▶ TEXT EXTRACT:

──────────

Did your seller tell you the existing details? ip address and SSID ?

It's probably easier to alter your router settings to match...


----------



## liviaj (Jul 18, 2008)

Hi mikerr, no my seller didn't tell me that I'd need to do anything! or give me an ip address. I'd rather not if I can help it alter my router settings, just because everything is working fine, but how hard is what I've got to do to the TiVo? I'm not useless, I just need good instructions. Have you done this before? Did it work? Best Livia.


----------



## cwaring (Feb 12, 2002)

You should call/email/whatever the seller and ask them to give you the details. They should be able to remember the IP, etc.

The only other way to do it is to pull the drive, put it in a PC and reset it that way.


----------



## liviaj (Jul 18, 2008)

Thanks for this - I'll get in touch with my seller and get the IP address. Is there anything else that they need to give me? Also will I be able to change the settings eventually to my IP address?

Maybe I should just send it back, which is a shame because I really wanted to use TiVo.


----------



## mikerr (Jun 2, 2005)

FYI if you take out the network card from the tivo,
then it will revert back to using dialup, even if network drivers are installed.


----------



## cwaring (Feb 12, 2002)

liviaj said:


> Is there anything else that they need to give me? Also will I be able to change the settings eventually to my IP address?


Erm.. IP address, Default Gateway and any other settings.



liviaj said:


> Maybe I should just send it back, which is a shame because I really wanted to use TiVo.


Noooooooo!  It can be fixed!


----------



## mappy24 (Jan 19, 2007)

Thanks for the advice, and thanks to TCM2007 for the permission to sell with endpad installed.

I've done a full reset this morning and currently running through guided setup again, I see that it's happily using the network interface to do it's initial call - very cool.

Naturally, after I sell, i'll configure the IP address etc or set it use the dial up connection as require by the buyer.

I've had a quick look on ebay and my box looks like it will be best specified one on there , it's been upgraded to 250gb (the old drives will be supplied), it has a lifetime sub and a cachecard with 512mb fitted. Any suggestions for a reasonable reserve price? What do these things normally go for?

Thanks
Ian


----------



## TivoTown (Mar 21, 2003)

Off topic I'm afraid, but is your username a nod to the 1980's arcade game Mappy ?

http://en.wikipedia.org/wiki/Mappy

I used to spend all my pocket money on that !

Good luck with the sale.


----------



## mappy24 (Jan 19, 2007)

TivoTown said:


> Off topic I'm afraid, but is your username a nod to the 1980's arcade game Mappy ?


Yup 

Now can anyone suggest a suitable reserve, or just make me an offer


----------



## Nero2 (Aug 22, 2005)

mappy24 said:


> or just make me an offer


£200???

(Is this allowed on here?)


----------

──────────

Answer these questions on the TiVo forum thread:
(a) Apart from asking the seller for the details, what is the only other way cwaring gives to reset the settings?
(b) What does mikerr say happens if the network card is taken out of the TiVo?
(c) To what size has mappy24's box been upgraded?
The records have no connection to the TiVo forum thread.

──────────

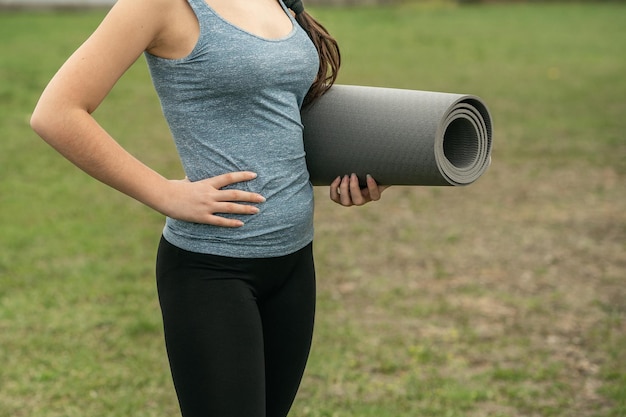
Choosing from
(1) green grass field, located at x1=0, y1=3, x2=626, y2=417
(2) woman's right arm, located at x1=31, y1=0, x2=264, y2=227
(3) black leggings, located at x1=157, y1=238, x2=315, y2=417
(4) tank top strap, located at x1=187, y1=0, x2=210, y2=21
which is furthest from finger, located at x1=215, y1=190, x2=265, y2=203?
(1) green grass field, located at x1=0, y1=3, x2=626, y2=417

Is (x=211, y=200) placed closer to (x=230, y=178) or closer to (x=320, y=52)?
(x=230, y=178)

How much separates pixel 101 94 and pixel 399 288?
4112 millimetres

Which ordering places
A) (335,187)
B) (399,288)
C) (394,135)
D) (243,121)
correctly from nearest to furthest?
(243,121), (394,135), (335,187), (399,288)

──────────

▶ FULL ANSWER:
(a) Pull the drive, put it in a PC and reset it that way.
(b) It reverts to using dialup, even if network drivers are installed.
(c) 250gb.